Im ursprünglichen Zeugenaufruf von Polizei und Staatsanwaltschaft zum erfundenen Geschehen wird häufig der Konjunktiv und das Wort "mutmaßlich“ verwendet. Die Ermittler hatten früh Zweifel. Dennoch kann der Aufruf so gelesen werden, dass eine solche Tat stattgefunden hat. So lautet die Überschrift der Pressemitteilung: "Hinweise nach Sexualstraftat gesucht“. Man sei verpflichtet, bei einem solchen Anfangsverdacht tätig zu werden, sagt ein Sprecher der Staatsanwaltschaft – unabhängig vom Ergebnis der Ermittlungen. Zudem war nach Angaben der Polizei Anzeige gegen Unbekannt erstattet worden. Wie sich im weiteren Verlauf herausstellte, widersprachen Zeugenaussagen den Schilderungen der Frau. Der von ihr genannte Aufenthaltsort zum angeblichen Tatzeitraum stimmte nicht mit den Aussagen von Zeugen überein, die die Frau im genannten Zeitraum am Bahnhof gesehen haben. Die Frau musste schließlich einräumen, alles erfunden und die Ermittler belogen zu haben.

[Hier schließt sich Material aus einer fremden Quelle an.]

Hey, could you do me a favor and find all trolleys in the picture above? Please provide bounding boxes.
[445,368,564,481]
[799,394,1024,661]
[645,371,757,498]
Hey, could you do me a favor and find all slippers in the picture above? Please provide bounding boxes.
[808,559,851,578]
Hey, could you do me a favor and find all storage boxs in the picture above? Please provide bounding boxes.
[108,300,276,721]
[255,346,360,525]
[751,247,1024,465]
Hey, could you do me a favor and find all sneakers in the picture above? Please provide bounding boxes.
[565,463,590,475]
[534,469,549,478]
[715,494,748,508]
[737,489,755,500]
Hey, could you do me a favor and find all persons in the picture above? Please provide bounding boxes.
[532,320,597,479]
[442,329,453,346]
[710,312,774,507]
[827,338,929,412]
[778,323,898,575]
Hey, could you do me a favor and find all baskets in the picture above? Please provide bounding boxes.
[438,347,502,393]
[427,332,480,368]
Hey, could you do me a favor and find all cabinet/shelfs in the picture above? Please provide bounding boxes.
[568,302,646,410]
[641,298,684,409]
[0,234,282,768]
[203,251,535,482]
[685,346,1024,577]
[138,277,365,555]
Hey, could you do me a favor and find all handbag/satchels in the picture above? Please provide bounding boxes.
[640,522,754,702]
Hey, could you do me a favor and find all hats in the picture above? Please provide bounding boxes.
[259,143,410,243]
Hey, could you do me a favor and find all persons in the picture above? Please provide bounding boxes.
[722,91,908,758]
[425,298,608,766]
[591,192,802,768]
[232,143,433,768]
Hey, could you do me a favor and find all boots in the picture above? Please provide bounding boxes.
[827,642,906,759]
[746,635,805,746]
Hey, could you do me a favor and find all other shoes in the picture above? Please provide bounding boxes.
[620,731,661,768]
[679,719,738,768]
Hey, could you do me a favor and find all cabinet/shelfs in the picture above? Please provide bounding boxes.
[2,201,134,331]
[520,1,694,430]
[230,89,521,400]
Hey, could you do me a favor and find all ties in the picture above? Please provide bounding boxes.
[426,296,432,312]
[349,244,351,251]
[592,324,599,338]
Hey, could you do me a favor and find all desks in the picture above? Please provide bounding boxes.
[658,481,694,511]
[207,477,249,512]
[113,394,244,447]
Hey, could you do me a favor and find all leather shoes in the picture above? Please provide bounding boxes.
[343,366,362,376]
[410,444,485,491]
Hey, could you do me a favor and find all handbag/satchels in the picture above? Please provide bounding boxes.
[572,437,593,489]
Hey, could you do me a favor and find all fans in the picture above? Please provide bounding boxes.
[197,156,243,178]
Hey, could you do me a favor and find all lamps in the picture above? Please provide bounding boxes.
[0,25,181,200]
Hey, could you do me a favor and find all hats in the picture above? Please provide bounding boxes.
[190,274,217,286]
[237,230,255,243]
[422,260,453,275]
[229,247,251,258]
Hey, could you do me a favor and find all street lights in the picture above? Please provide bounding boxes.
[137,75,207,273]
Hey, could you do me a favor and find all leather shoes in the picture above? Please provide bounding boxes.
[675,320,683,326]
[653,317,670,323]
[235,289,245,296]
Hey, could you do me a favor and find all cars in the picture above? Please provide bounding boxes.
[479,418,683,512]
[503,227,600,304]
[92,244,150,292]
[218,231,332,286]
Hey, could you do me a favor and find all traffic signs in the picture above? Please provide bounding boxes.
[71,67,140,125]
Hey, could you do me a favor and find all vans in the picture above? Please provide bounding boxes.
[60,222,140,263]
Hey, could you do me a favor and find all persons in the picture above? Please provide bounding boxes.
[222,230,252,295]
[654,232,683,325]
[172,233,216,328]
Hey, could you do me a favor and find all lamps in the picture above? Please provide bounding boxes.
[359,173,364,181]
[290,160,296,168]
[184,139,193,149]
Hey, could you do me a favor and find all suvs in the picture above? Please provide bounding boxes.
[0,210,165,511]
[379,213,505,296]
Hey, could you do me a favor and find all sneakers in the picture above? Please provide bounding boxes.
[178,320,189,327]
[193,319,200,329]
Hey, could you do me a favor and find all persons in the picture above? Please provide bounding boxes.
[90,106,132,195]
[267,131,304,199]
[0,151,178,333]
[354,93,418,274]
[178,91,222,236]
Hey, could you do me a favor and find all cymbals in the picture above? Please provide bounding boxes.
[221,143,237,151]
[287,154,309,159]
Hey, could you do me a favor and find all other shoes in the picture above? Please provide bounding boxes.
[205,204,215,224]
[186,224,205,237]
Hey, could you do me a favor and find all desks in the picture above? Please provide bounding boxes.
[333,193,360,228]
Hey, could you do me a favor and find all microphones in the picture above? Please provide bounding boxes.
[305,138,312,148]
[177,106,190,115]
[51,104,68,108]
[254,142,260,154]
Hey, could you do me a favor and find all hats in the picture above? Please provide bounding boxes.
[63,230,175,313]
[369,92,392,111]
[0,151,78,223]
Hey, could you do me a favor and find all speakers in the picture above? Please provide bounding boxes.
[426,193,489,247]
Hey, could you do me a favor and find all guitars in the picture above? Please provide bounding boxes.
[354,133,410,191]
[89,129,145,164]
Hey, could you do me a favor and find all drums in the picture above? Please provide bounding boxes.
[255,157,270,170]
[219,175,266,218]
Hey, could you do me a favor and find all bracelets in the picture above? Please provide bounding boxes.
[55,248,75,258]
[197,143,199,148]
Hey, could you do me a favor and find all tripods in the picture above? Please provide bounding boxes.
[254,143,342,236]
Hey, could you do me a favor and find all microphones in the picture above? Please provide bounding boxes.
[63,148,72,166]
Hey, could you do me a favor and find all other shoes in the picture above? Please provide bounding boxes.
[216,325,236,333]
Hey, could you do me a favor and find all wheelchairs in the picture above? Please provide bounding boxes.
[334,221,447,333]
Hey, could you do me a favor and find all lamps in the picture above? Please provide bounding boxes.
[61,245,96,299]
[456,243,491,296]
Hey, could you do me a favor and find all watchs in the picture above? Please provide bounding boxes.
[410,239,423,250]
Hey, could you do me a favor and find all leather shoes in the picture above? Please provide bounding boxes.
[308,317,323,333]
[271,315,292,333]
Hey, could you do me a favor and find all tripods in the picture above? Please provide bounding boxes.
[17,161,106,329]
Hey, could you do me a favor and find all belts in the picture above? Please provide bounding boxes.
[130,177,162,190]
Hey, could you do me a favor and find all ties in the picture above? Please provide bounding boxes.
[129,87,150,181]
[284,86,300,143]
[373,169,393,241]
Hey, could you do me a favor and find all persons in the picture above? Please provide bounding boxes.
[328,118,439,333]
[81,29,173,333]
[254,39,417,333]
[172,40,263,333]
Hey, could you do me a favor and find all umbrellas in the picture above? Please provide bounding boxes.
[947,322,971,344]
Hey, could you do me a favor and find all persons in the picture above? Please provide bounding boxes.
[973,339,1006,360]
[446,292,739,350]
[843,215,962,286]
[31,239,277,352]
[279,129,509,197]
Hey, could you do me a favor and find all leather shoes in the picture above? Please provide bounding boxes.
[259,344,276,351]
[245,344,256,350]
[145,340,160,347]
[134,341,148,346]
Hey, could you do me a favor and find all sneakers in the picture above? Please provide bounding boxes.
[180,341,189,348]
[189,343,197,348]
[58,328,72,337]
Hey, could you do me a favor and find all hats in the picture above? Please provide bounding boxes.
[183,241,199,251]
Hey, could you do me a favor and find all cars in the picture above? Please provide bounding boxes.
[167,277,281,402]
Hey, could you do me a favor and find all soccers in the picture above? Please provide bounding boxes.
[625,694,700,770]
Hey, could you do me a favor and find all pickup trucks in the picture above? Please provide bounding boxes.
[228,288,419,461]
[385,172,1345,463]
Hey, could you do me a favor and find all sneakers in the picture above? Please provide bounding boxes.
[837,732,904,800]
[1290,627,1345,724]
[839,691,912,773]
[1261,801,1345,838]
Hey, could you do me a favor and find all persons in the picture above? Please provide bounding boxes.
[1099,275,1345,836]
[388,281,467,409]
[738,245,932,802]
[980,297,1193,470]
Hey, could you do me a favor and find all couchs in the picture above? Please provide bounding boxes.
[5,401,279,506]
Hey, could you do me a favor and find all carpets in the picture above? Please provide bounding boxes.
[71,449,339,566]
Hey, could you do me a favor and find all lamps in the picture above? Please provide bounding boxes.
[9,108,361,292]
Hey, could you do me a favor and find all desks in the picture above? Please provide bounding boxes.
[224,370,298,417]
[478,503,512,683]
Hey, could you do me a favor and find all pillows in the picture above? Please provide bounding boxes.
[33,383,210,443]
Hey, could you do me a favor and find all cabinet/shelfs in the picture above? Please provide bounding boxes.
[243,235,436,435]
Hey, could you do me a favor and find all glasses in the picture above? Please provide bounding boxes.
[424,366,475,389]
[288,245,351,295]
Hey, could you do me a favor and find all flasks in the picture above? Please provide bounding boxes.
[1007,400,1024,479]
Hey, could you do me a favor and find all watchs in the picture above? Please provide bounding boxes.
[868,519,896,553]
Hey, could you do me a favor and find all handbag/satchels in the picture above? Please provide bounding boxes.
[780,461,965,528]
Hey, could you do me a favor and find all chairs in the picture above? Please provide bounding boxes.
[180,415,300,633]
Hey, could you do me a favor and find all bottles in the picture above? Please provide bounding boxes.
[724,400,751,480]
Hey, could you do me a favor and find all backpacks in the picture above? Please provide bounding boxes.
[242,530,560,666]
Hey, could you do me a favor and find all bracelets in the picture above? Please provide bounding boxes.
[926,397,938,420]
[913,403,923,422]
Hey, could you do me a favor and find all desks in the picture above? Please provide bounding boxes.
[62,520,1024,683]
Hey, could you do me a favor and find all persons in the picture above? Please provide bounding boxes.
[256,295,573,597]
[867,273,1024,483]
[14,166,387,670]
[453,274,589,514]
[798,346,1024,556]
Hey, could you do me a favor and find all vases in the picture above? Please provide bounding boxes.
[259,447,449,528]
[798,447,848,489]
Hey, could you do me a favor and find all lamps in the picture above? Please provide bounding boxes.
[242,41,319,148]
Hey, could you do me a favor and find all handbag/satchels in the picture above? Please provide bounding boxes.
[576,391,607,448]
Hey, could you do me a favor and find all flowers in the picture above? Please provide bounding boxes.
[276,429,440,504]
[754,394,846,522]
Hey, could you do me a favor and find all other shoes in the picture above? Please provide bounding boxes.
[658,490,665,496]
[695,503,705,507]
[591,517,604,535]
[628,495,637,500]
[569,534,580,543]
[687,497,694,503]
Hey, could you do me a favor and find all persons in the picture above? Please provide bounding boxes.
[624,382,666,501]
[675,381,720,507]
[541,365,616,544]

Die Verkürzung in Überschriften wird immer wieder zum Problem im Zusammenhang mit dem Vorwurf von Übergriffen. 2016 gab es einen ähnlichen Fall in Flein. Damals berichtete auch unsere Zeitung von einer "Vergewaltigung in Flein“. Dieses Mal schrieb die Heilbronner Stimme, dass eine Frau ausgesagt habe, Opfer eines sexuellen Übergriffs geworden zu sein. Die Frau in Flein hatte persönliche Probleme als Motiv angegeben; das Motiv der Frau, die jetzt den Vorfall am Hauptbahnhof erfand, nennt die Polizei bewusst nicht, zum Schutz der Frau. Das Strafmaß für das Vortäuschen einer Straftat liegt zwischen einer Geldstrafe bis hin zu einer Freiheitsstrafe von bis zu drei Jahren.

Abschreckung

Oft geht es vermeintlichen Opfern um den Wunsch nach Aufmerksamkeit oder Erklärungsnot gegenüber Eltern oder Partner. Da dies unter psychischen Problemen einzuordnen ist, bleiben die Strafen nach Einschätzung von Ermittlern in der Praxis gering. Ermittler kritisieren das, denn der Aufwand sei in solchen Fällen oft immens. Die größte Abschreckung wäre es ihrer Ansicht nach, den Polizeieinsatz in Rechnung zu stellen und dies bei Einkommensschwachen beim Amtsgericht einzuklagen. Strafbemessungen seien sehr individuell "und nicht zu pauschalisieren“, sagt dazu der Sprecher der Heilbronner Staatsanwaltschaft.